Wage and hour law is based on the premise that employees are paid for the time they are at work and are not paid when not working. However, when the line between work and home is not clear, on-call employees often feel they should be compensated for the interruption into their personal time when that interruption benefits their employer.
Traditionally, the question of whether on-call time must be paid was a question of whether the employee was “engaged to wait” or “waiting to be engaged.” If an employee is able to use the on-call time for his/her own purposes, the employer was not required to pay him for that time. But what about the employee that is required to carry a cell phone and work remotely if called? Courts in the Ninth Circuit make this distinction by applying a seven-part test, referred to as the Owens factors. Although Owens was decided in 1992, just prior to widespread cell phone use, it summarized years of precedent going back to the 1940s, and did not anticipate employees being in contact with customers all hours of the day in almost any location.

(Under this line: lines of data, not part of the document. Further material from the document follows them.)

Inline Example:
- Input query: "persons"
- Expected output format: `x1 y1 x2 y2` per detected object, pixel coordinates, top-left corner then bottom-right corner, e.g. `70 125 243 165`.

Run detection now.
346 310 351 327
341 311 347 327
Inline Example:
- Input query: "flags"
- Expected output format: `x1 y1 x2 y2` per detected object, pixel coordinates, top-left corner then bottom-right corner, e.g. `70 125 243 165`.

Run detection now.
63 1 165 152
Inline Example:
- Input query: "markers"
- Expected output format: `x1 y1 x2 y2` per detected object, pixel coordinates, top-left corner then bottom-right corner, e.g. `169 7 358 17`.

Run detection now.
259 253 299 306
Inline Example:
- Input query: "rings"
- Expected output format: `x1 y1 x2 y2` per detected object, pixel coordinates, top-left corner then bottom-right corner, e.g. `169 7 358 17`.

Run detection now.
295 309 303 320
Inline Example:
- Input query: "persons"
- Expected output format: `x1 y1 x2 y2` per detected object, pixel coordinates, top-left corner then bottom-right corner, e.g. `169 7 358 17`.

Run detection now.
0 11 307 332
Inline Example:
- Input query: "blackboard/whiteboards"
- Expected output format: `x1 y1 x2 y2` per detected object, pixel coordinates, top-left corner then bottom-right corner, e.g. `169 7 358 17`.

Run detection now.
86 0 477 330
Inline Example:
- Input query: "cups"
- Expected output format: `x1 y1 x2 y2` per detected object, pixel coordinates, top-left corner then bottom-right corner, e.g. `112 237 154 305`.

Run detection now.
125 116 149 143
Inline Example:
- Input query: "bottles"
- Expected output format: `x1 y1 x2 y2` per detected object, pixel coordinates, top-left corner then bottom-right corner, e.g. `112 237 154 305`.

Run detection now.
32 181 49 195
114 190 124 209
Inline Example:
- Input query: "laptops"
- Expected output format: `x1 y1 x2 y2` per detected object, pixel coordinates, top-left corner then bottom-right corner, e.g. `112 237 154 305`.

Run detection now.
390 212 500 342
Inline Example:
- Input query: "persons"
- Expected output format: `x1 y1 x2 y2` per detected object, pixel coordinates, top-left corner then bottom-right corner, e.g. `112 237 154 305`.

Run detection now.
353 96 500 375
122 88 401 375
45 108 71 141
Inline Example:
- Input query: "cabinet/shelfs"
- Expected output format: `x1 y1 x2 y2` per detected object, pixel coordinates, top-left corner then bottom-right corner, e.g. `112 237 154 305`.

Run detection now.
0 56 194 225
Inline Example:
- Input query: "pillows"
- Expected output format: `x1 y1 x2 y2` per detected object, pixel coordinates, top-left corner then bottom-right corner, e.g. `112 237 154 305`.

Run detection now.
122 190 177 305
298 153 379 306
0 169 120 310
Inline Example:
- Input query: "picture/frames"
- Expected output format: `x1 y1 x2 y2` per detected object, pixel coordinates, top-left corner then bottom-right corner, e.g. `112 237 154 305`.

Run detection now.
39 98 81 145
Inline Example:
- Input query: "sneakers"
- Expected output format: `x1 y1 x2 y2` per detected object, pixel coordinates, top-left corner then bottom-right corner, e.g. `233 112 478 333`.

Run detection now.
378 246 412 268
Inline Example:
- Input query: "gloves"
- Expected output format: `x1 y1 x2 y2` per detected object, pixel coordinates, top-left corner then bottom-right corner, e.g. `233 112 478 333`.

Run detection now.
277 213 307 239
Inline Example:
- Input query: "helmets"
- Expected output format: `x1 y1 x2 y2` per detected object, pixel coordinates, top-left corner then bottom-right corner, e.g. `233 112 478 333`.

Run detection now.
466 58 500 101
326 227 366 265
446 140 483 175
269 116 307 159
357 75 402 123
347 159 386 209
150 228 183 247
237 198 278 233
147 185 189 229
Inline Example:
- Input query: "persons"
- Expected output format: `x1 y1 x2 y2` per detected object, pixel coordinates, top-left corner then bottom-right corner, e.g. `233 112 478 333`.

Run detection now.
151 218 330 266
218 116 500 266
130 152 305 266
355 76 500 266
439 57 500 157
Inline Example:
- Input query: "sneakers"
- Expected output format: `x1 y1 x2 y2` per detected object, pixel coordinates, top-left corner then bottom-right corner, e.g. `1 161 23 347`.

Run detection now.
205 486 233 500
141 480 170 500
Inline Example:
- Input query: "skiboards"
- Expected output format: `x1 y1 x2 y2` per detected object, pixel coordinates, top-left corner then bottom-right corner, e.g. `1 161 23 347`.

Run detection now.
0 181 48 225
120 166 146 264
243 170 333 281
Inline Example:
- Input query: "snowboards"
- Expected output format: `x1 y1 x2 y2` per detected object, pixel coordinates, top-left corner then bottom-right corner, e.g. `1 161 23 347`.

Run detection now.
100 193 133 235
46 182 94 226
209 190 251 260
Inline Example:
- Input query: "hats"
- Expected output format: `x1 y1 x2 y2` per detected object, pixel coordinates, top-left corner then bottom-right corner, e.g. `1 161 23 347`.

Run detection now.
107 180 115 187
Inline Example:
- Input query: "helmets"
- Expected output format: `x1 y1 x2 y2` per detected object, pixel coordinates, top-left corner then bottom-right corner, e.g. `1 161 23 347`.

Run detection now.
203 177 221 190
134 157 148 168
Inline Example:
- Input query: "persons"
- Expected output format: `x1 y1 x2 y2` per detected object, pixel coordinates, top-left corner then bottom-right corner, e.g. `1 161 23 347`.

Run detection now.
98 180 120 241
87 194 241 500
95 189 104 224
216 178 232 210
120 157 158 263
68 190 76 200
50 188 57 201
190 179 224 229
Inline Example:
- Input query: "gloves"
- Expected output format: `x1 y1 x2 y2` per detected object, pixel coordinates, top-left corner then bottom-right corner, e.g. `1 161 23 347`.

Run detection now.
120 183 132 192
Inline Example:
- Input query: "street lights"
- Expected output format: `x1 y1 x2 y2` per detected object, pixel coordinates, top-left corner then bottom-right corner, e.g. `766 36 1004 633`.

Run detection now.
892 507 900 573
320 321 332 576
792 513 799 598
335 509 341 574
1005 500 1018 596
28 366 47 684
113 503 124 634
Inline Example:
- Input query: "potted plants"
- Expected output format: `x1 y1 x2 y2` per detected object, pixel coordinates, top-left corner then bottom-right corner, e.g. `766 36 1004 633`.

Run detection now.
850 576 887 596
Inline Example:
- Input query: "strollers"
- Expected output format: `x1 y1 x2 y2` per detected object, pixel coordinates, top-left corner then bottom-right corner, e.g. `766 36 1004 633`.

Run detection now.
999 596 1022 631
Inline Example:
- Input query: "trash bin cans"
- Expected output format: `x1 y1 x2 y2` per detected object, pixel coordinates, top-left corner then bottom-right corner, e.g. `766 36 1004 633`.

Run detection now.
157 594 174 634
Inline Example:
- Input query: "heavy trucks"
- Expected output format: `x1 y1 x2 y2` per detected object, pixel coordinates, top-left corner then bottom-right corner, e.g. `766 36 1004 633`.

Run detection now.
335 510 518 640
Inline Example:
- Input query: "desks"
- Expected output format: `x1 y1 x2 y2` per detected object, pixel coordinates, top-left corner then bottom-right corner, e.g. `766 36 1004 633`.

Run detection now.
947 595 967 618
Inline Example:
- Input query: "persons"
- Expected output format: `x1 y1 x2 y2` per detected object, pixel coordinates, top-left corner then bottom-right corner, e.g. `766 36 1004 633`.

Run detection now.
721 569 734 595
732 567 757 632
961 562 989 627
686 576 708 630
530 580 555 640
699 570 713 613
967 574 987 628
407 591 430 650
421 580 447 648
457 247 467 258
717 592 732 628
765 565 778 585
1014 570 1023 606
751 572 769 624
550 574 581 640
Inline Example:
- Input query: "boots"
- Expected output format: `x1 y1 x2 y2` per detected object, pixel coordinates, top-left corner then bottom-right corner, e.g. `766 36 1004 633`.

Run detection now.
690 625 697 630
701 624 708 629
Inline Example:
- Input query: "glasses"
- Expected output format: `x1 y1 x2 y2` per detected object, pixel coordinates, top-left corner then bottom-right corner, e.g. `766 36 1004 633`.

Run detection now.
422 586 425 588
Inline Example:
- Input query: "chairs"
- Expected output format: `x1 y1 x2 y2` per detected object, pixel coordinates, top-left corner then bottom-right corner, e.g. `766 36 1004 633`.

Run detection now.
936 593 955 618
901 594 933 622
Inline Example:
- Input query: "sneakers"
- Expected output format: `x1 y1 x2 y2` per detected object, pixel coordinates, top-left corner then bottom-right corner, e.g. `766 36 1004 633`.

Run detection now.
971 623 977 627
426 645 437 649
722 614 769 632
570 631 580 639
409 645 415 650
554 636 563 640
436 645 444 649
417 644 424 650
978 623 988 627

In our case, the District Court applied the Owens factors and found that being required to stay within cell phone range and answer the phone if called was not enough to establish that the employee was required under the FLSA to be paid for the time not answering the phone. The Owens factors are very fact specific with “no one factor controlling.” The key factors in this case where: the employee was able to travel anywhere within cell phone coverage; arrange for others to take the phone if he planned a vacation or otherwise needed to be unavailable; and, although the employee disputed this fact, the calls were not so frequent as to severely limit his ability to use his time as his own. At the appellate level, the former employee added a twist emphasizing the argument that because his job was as a dispatcher, his time carrying, but not actually answering, the phone for after-hours dispatching was simply a continuation of his job duties. The appellate court did not accept that argument.
An additional factor in any wage claim is an agreement of the parties. An employer cannot contract out of the FLSA minimum wage and overtime requirements; however, the reasonable expectations of the parties may establish an agreement to pay beyond the legal minimum. In this case, the employee signed a memorandum confirming he would be paid two hours overtime each day he was required to carry the after-hours phone, and that he was required to record all time spent on the phone that exceeded the two-hour minimum.
When an employee is required to carry and answer a cell phone after ordinary work hours, an employer should carefully analyze the employee’s job description and expectations (preferably with legal assistance) and have an “on call” or “after hours” policy signed by the employee that clearly identifies expectations and requirements during that time period. An employer should also require and enforce a policy of tracking all time worked. This is required by law, but often ignored or rarely enforced. Accurate time cards are often the best source of evidence to dispute a claim for overtime.